We lopen door tot bij een vijfsprong, dan rechtsaf en vrijwel onmiddellijk daarop linksaf het bospad volgend. Na 200 m is er een T-splitsing rechtsaf. Nog steeds zijn we in het bos en op de volgende T-splitsing gaan we linksaf en verlaten het bos. Rechts van ons hebben we opnieuw een wijds uitzicht op het Riels Laag. We komen bij een bankje en in de zon gezeten genieten we van dit uitzicht op het beekdal van de Oude Leij, die de bovenloop van het riviertje de Donge vormt. Het beekdal is hier sterk vernat, zodat er ’s winters een brede zone onder water staat.
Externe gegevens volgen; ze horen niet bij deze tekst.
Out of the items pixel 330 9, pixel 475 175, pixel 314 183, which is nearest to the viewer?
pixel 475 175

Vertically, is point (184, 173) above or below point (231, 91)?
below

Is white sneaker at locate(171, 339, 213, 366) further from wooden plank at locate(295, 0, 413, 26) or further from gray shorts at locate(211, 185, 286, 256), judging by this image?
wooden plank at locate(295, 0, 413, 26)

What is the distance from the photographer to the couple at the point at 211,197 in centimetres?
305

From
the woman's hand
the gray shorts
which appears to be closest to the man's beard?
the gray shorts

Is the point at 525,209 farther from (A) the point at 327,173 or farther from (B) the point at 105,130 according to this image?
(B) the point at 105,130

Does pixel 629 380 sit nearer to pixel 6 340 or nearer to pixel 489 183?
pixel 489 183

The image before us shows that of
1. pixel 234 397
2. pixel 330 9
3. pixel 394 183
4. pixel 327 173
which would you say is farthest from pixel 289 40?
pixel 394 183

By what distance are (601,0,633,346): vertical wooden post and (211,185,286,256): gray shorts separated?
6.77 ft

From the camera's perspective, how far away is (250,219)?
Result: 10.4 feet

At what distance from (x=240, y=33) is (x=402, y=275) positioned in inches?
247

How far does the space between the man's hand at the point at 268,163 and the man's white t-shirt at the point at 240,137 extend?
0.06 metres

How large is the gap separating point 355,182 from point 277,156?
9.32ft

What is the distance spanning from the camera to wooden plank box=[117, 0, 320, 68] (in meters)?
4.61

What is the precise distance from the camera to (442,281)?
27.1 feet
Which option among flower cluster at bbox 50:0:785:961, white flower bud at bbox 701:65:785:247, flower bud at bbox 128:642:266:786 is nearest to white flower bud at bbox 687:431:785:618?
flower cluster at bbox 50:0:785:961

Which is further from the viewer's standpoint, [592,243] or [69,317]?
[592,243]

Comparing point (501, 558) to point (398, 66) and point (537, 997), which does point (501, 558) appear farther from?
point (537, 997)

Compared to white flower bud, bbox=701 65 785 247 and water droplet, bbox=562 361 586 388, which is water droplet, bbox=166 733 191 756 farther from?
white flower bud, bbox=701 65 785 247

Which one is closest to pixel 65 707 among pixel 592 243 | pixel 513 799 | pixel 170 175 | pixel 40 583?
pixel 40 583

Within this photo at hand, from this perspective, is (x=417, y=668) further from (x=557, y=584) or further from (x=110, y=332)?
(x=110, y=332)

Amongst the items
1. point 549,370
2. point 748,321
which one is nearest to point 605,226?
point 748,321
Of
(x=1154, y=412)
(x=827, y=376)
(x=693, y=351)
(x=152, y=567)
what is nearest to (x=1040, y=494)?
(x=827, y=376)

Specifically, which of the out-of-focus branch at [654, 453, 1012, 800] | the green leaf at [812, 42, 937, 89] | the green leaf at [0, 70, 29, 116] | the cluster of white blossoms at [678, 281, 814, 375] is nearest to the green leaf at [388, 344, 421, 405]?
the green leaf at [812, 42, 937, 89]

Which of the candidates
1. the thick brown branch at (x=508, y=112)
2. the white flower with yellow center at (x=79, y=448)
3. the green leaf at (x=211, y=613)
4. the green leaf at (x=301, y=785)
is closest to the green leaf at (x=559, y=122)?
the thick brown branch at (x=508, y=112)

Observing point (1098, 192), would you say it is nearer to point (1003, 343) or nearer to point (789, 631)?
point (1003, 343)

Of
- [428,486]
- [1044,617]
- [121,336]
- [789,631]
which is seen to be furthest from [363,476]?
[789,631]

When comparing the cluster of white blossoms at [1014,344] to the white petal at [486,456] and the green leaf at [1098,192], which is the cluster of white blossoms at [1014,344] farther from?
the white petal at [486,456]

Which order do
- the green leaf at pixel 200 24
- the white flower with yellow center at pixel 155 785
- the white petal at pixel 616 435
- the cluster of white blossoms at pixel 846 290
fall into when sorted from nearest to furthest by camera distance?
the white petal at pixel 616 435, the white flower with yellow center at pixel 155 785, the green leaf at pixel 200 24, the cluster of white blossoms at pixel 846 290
Dit is pas mogelijk geworden sinds de verspreid liggende landbouwenclaves in eigendom kwamen van het Brabants Landschap en er werk kon worden gemaakt van natuurontwikkeling.

De biologische, cultuurhistorische en landschappelijke waarden van die Regte Heide zijn onlosmakelijk verbonden met die van dit beekdal van de Oude Leij in het Riels Laag, waarvan het grootste deel thans eigendom van het Brabants landschap is. Hier zijn de afgelopen jaren spectaculaire natuurherstelplannen uitgevoerd. Het bijzondere van het Riels Laag is dat het over een lengte van circa 3 km direct grenst aan de heide.

Het zonnetje scheen intussen aangenaam en zo konden de jassen worden opgeborgen. De lunch lieten we ons goed smaken. Uitgerust bereiken we na 700 m weer ’t Riels Hoefke en dit betekent het einde van de wandeling in “De week van het Landschap”. Het is inmiddels 14.00 uur geworden. Nog even rondkijken op de expositie en daarna met zijn vieren naar Oosterhout, waar Peter voor koffie en gebak heeft gezorgd en voor de liefhebbers ook nog soep. Het was een gezellige wandeldag, die zeker om een herhaling vraagt. Want ondanks de wat natte start deze morgen, bleken de weergoden ons, naarmate de dag verder vorderde, toch goed gezind.

Charles Aerssens
30 september 2002



Lange Afstand Wandelvereniging "VIA-VIA".